Billy Grahn Almeida, que também é pecuarista e esteve presente na reunião da Valedourado, disse acreditar que a intervenção do Sindicato Rural como representante da classe vá surtir o efeito desejado. “Toda vez que uma classe se une em busca de seus objetivos, se fortalece. Os produtores rurais têm um órgão representativo forte e acredito que esta união vai facilitar as negociações com a Valedourado”, frisou Billy, que também se diz perplexo com a falta de jogo de cintura da direção da empresa em buscar resolver as pendências com os fornecedores de leite da região. “Eles sabem que quem entrega leite depende deste dinheiro para manter sua propriedade, para arcar com seus compromissos, para sobreviver. As justificativas do diretor não nos convence e queremos uma solução urgente para esta situação”.

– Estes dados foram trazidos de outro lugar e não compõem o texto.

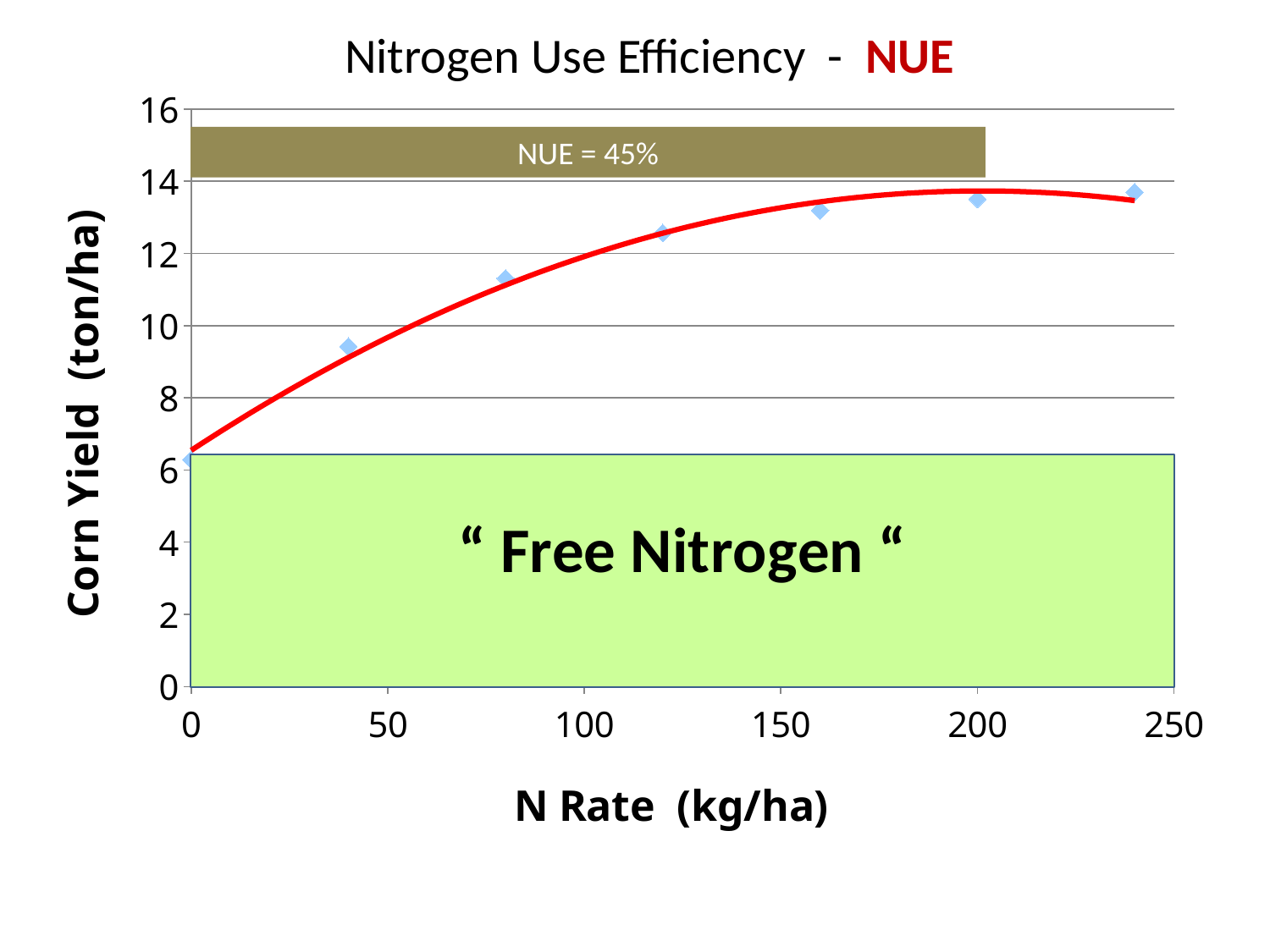
What is the label of the y axis? Corn Yield (ton/ha) Does corn yield generally rise or fall as N rate increases from 0 to 200? rise Which N rate has the lowest corn yield? 0 Is the corn yield at an N rate of 120 greater or less than 12 ton/ha? greater Is the corn yield at an N rate of 200 greater or less than 14 ton/ha? less What is the title of the chart? Nitrogen Use Efficiency - NUE Is the corn yield at an N rate of 0 greater or less than 8 ton/ha? less How many data points are plotted on the chart? 7 Which has the higher corn yield, an N rate of 40 or an N rate of 120? 120 What kind of chart is shown on the slide? scatter chart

O empenho dos diretores Henrique Brugni, Adriano Alcântara e Marcelo Ferraz, do Sindicato Rural, em prol da resolução deste dilema que afeta nesse momento os produtores rurais, marca mais uma ação efetiva não apenas em favor da classe ruralista, mas de toda a comunidade, pois se trata de um assunto que interfere em vários setores, que não conseguem entender como uma empresa como a Valedourado, presente na Bahia há mais de 10 anos, não tem uma reserva orçamentária para momentos de dificuldades no mercado como é alegado pelo diretor de Itapetinga. “Se o mercado se tornou difícil a empresa precisa aprender a sobreviver no mercado. Agora o que ela não pode é transferir para o pobre do produtor esse ônus de suportar a dificuldade que tinha que ser da empresa e não do produtor. Eles alegam que estão tentando linha de financiamento para liquidar os compromissos e não se entende é como uma empresa dessa não tem uma reserva de capital para poder honrar os compromissos dela com os produtores, que a mantém funcionando. Isso sacrifica não só a vida pessoal do produtor, a do vaqueiro, do roçador de manga, da comunidade como um todo, enfim, uma verdadeira bola de neve”, comentou Adriano.

 

O cronograma de pagamento

O cronograma de pagamento dos valores em atraso, que foi solicitado pelo Sindicato Rural à Valedourado, foi prometido para ser entregue até ontem, sexta-feira, 16. Entretanto até o fechamento desta edição não tinha sido enviado pela empresa. Isso deixa todos os produtores em situação ainda mais comprometedora, pois sequer podem fazer uma previsão de receitas para poder honrar seus compromissos. O Sindicato Rural de Itapetinga, segundo informa sua diretoria, promoverá na próxima semana novas reuniões com a classe produtora para discutir outras medidas a serem adotadas, inclusive, se necessário, disponibilizará assessoria jurídica para aqueles que necessitem cobrar judicialmente seus créditos. Todavia, também conforme diz a diretoria, todos ainda alimentam esperança de que a situação se resolva pela via amigável, o que seria benéfico a todos aqueles direta ou indiretamente interessados.